Jonathan Jackson, son of the Rev. Jesse Jackson, Sr., spoke about the impact Ebert’s reviews of black-directed films such as Spike Lee’s “School Daze” and “Do the Right Thing” had on society.

“I look at Roger as a soldier with a pen when he sat on a high perch and gave a commentary and opinion that depicted us as human, that showed us as normal in ‘School Daze,’ ” Jackson said. “He saw young black children not as problems, but as people.”

Jackson also read a message from Spike Lee: “Roger Ebert was a champion of my work and other black filmmakers at a critical time in American cinema history, Roger was one of the lone defenders of ‘Do the Right Thing’ when everybody else and their mothers were saying that black folks would run amok and riot during the summer of 1989. Roger fought the good fight. Roger fought the power.”

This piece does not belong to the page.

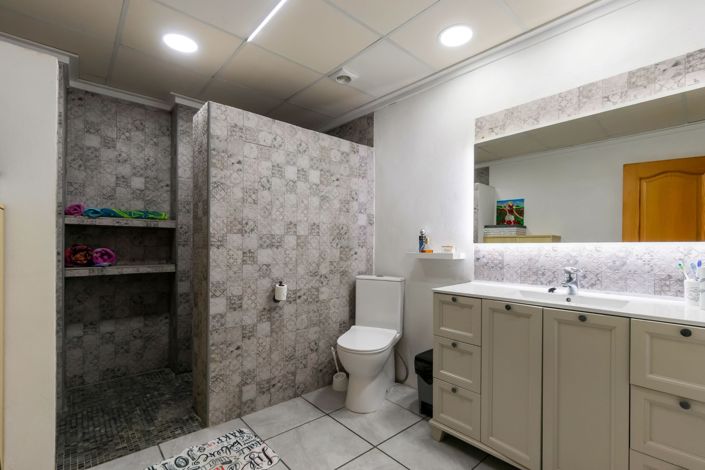 Image No.16-3 Bed Townhouse for sale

Former Chicago Sun Times Editor John Barron, who was Ebert’s boss for many years, said Ebert understood the changing newspaper business.

“Roger was pretty much the first with a computer,” Barron said. “He was the first with e-mail. He opened up whole new worlds with his blog and his Twitter account. Roger was 24-7 before anyone had even thought about that term. While we were all still focused on making the nightly deadline, Roger was showing us what a fully evolved newspaper man look liked. He taught us a lot and we at the Sun Times were always proud to say we worked where Roger Ebert worked. The glow that he cast was warm and wide.”

Ebert’s stepdaughter Sonia Evans spoke about Ebert the father.

“He’s the man whom we deeply loved — kind sincere warm, loving, intelligent, imaginative, transformative and just a world-class human being who exercised his gift for the world.”

“I’m the happiest when I think of how he and my mother found each other,” she said.